Text provided |
========

Shamubeel Eaqub, BCom (Hons)

Shamubeel Eaqub is an experienced economist who makes economics easy. He is also an author, media commentator and a thought leading public speaker.

He has over a decade of experience as an economist in Wellington, Melbourne and Auckland in leading international banks and consultancy. 

He is on various boards of charities and commercial firms. He writes books in his own time on issues that matter to New Zealand and gives voice to the unheard.

Shamubeel lives in Auckland with his wife and son. He grew up in Canterbury and holds a BCom with Honours in Economics from Lincoln University.

Shamubeel provides economic consultancy on a wide range of business and policy topics, and is available for public speaking engagements. His standard fee for public speaking is $4,000 plus GST.

========

Set problem 1 |
According to the biography, what is Shamubeel Eaqub's standard fee for public speaking?
Set problem 2 |
Summarize the biography in two sentences.
Set problem 3 |
Name every city the biography says Shamubeel Eaqub has worked in as an economist.

Supplied information |
========

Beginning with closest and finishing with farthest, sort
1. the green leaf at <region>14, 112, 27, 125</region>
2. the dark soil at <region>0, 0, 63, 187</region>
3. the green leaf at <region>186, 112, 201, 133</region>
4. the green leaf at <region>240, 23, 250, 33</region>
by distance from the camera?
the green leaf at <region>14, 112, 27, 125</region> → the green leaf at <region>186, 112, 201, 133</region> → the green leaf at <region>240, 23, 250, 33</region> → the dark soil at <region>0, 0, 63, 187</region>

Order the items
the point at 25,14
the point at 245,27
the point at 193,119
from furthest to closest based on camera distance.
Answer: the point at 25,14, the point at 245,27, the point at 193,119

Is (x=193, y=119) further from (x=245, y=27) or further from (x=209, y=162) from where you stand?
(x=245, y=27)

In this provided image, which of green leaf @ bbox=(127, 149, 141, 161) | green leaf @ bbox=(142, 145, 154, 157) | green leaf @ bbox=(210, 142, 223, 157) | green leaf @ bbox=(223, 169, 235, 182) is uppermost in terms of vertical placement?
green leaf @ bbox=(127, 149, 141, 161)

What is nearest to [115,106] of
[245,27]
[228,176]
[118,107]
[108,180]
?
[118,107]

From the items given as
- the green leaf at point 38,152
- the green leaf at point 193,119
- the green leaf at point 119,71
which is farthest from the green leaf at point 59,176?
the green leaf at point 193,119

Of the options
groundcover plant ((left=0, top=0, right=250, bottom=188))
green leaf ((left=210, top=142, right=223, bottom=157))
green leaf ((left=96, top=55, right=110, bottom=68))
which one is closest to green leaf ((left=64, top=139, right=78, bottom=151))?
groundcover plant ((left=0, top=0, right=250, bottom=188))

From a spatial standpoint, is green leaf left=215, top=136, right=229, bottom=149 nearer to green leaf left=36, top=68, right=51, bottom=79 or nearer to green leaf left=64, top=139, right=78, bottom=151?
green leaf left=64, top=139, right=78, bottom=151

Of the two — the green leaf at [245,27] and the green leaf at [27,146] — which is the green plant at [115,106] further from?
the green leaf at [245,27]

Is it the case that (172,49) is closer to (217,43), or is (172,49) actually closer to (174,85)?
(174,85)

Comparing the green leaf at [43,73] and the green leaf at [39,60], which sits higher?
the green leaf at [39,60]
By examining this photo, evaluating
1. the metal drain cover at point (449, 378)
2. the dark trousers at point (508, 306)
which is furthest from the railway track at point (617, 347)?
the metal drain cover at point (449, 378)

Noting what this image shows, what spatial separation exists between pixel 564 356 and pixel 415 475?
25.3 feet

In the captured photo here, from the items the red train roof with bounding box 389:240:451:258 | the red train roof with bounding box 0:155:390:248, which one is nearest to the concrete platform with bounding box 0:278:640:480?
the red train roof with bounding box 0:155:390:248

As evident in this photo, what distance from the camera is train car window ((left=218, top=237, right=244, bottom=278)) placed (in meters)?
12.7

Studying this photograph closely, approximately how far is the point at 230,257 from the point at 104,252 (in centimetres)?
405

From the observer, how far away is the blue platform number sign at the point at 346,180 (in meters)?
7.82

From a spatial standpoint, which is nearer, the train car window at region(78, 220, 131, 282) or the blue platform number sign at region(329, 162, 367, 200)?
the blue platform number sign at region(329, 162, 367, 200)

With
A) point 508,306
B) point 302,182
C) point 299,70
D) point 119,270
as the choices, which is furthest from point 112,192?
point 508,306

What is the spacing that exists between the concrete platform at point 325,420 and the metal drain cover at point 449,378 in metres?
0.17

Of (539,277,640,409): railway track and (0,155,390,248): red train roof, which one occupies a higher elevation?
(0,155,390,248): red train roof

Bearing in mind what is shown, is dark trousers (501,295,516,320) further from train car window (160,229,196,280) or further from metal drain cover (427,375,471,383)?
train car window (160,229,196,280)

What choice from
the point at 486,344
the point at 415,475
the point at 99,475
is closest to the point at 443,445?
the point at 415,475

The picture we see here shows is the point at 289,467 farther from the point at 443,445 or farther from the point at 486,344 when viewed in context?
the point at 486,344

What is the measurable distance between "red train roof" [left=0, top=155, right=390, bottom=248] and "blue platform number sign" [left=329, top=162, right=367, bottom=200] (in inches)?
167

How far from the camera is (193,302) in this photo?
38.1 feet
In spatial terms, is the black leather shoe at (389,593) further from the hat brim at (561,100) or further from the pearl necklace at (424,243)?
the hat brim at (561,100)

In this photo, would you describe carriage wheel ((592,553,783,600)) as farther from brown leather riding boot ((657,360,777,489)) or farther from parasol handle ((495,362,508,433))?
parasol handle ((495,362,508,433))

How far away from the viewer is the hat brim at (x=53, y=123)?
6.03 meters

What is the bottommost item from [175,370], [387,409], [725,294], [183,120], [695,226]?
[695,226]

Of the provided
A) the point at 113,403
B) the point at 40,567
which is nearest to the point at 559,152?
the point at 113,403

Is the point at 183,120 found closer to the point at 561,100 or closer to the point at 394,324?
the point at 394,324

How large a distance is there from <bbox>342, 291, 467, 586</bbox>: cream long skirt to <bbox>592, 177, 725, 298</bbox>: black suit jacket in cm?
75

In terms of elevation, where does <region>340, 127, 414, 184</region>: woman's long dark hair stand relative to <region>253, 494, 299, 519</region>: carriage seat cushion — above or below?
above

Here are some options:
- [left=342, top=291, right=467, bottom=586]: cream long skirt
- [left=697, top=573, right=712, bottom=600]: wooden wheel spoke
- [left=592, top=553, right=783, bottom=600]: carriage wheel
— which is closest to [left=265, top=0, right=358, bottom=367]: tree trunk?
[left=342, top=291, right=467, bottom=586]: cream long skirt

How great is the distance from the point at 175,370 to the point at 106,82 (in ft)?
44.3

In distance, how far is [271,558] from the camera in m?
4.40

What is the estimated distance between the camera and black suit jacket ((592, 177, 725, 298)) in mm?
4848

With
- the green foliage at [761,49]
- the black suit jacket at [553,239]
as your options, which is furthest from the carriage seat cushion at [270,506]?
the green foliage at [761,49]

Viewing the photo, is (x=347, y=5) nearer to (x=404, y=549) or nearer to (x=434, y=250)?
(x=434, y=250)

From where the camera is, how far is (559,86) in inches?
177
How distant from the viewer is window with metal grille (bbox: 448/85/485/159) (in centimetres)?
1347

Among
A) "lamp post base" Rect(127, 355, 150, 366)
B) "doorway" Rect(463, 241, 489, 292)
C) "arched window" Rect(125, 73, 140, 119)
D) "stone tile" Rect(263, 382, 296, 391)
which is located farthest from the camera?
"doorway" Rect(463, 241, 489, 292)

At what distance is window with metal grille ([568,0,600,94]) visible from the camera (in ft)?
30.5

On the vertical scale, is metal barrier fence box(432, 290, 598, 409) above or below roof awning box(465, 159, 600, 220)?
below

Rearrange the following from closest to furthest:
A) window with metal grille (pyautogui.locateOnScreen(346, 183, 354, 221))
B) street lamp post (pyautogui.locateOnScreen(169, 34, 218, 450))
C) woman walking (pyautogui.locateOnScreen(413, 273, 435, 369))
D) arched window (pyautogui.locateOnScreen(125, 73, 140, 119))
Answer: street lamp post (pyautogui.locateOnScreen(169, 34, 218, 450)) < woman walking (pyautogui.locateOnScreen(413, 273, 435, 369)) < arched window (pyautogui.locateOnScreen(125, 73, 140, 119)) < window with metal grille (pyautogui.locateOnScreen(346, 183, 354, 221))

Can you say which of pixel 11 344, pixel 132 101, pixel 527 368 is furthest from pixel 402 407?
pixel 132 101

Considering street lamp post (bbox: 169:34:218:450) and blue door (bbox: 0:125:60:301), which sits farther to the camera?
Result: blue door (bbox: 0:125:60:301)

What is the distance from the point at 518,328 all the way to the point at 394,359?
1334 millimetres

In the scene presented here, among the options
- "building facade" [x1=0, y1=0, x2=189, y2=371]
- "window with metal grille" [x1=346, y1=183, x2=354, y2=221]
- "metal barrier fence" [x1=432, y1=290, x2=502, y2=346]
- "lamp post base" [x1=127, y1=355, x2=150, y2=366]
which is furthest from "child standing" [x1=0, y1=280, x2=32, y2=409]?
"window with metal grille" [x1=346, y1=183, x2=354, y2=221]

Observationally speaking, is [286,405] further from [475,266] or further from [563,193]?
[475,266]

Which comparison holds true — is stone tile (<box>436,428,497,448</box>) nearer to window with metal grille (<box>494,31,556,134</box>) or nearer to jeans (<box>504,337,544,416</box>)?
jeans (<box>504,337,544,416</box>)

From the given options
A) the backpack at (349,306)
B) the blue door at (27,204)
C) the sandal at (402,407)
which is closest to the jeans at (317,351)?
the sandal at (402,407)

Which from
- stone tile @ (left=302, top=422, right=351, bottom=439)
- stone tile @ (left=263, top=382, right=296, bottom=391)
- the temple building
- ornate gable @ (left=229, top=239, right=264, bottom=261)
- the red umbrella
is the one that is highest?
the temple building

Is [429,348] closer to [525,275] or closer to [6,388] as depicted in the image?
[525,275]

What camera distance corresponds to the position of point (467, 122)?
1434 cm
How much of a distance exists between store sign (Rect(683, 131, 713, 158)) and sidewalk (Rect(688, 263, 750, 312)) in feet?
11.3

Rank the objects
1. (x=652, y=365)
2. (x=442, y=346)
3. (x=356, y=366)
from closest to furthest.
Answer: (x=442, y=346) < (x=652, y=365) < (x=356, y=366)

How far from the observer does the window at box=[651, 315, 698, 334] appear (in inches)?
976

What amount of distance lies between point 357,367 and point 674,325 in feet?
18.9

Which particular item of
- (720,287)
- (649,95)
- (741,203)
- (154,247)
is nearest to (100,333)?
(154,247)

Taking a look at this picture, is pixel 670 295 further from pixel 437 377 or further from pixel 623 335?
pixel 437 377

========

Exercise solution 1 |
His standard fee for public speaking is $4,000 plus GST.

Exercise solution 2 |
Shamubeel Eaqub is an economist, author, media commentator and public speaker with over a decade of experience at leading international banks and consultancy in Wellington, Melbourne and Auckland. He grew up in Canterbury, holds a BCom with Honours in Economics from Lincoln University, sits on various charity and commercial boards, and offers economic consultancy and public speaking.

Exercise solution 3 |
Wellington, Melbourne, Auckland